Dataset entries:
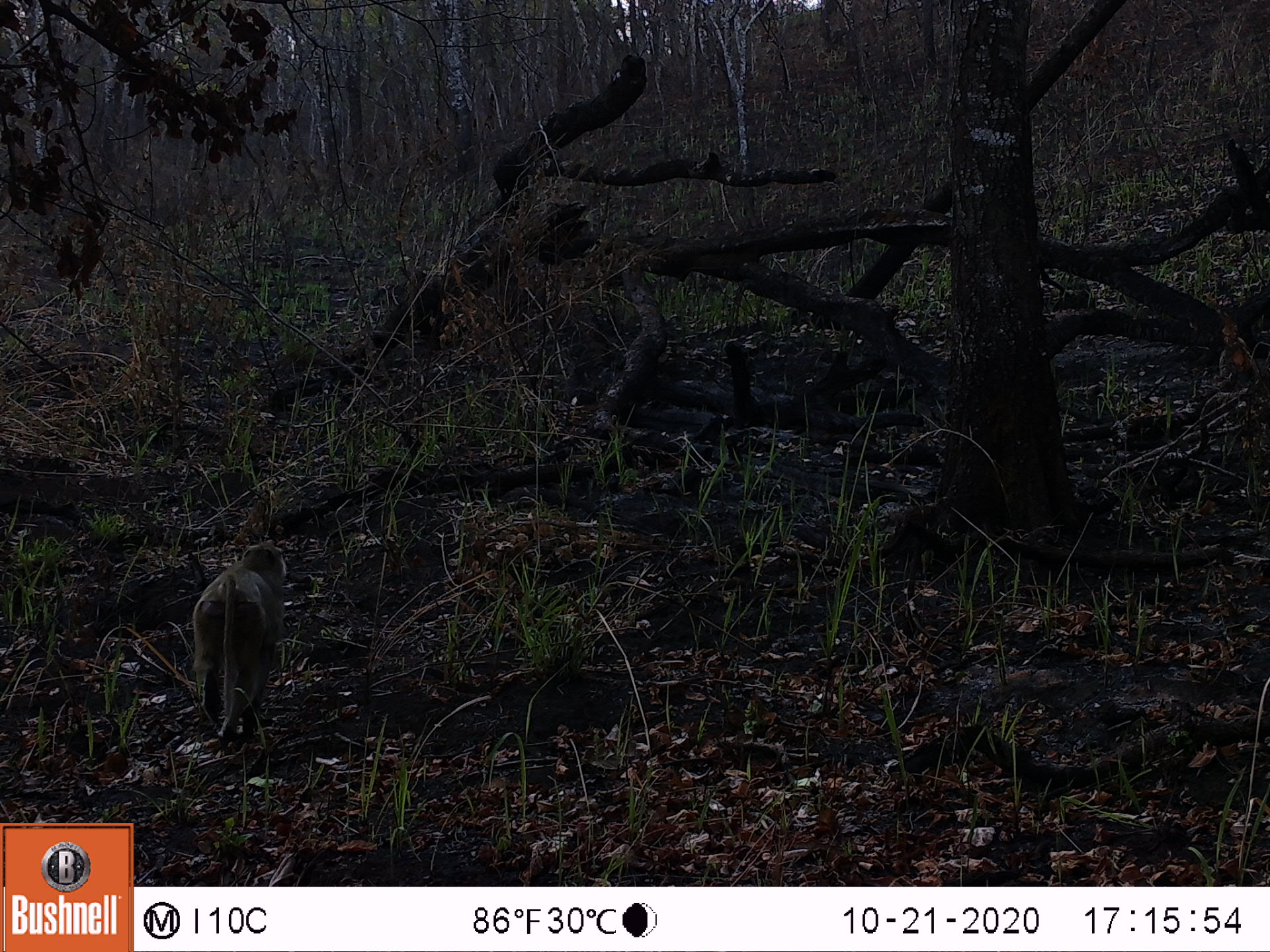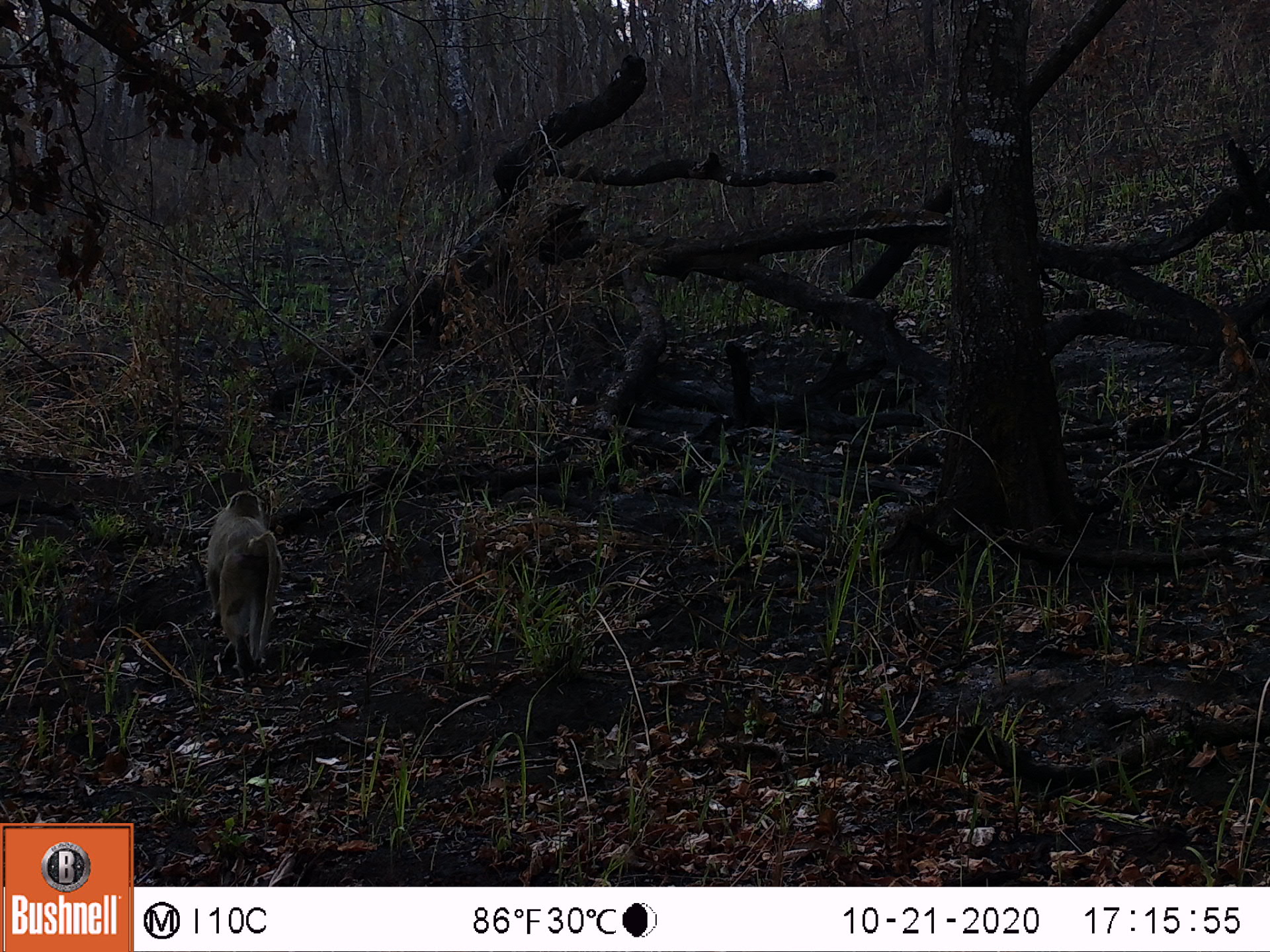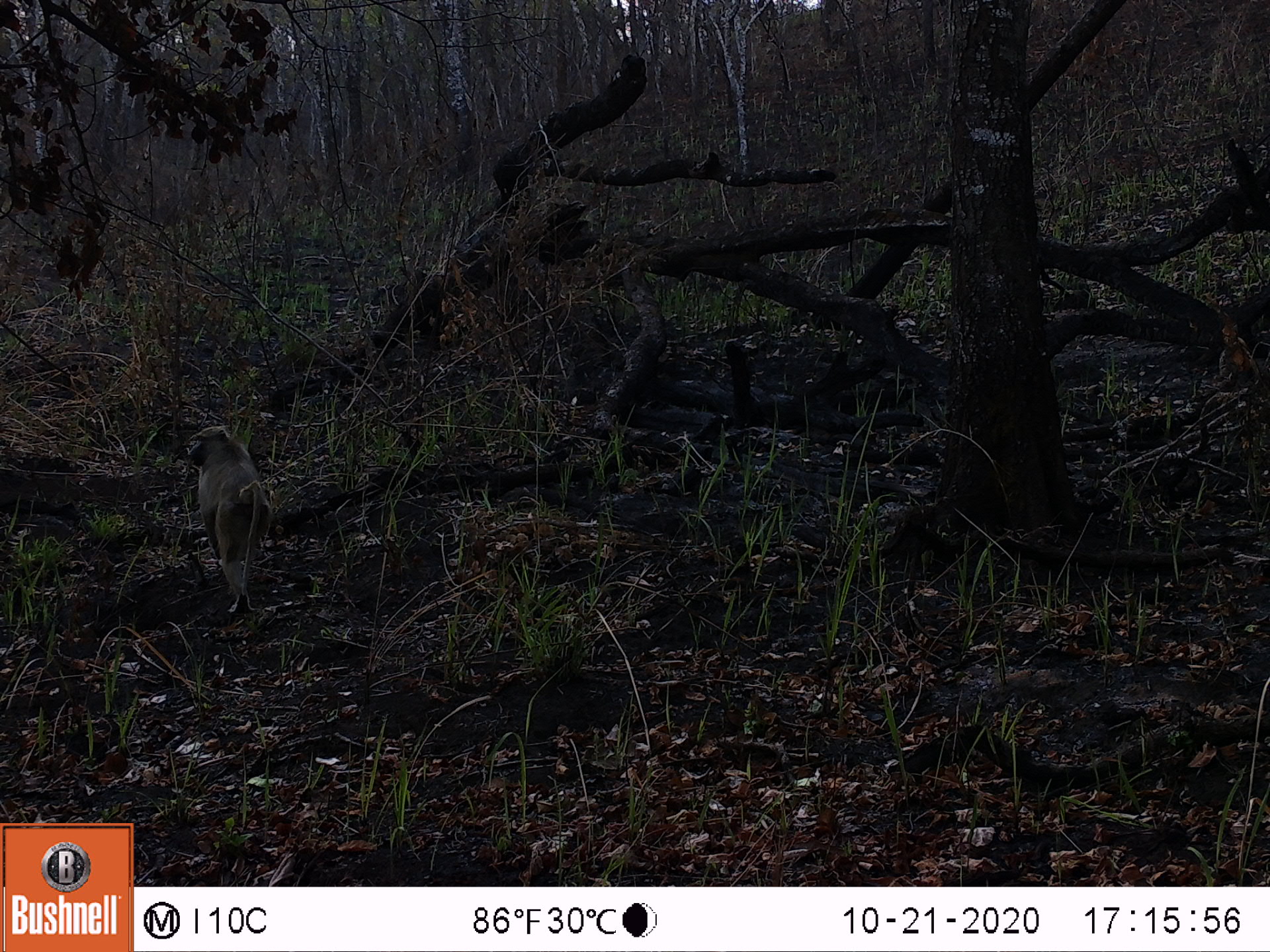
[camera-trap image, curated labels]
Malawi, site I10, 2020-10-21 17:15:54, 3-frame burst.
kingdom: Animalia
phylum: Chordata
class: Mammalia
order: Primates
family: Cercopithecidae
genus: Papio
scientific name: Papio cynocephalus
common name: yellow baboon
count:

Task prompt:
Could you print all of the entries above exactly as written, minus the pictures?

Your solution:
[camera-trap image, curated labels]
Malawi, site I10, 2020-10-21 17:15:54, 3-frame burst.
kingdom: Animalia
phylum: Chordata
class: Mammalia
order: Primates
family: Cercopithecidae
genus: Papio
scientific name: Papio cynocephalus
common name: yellow baboon
count:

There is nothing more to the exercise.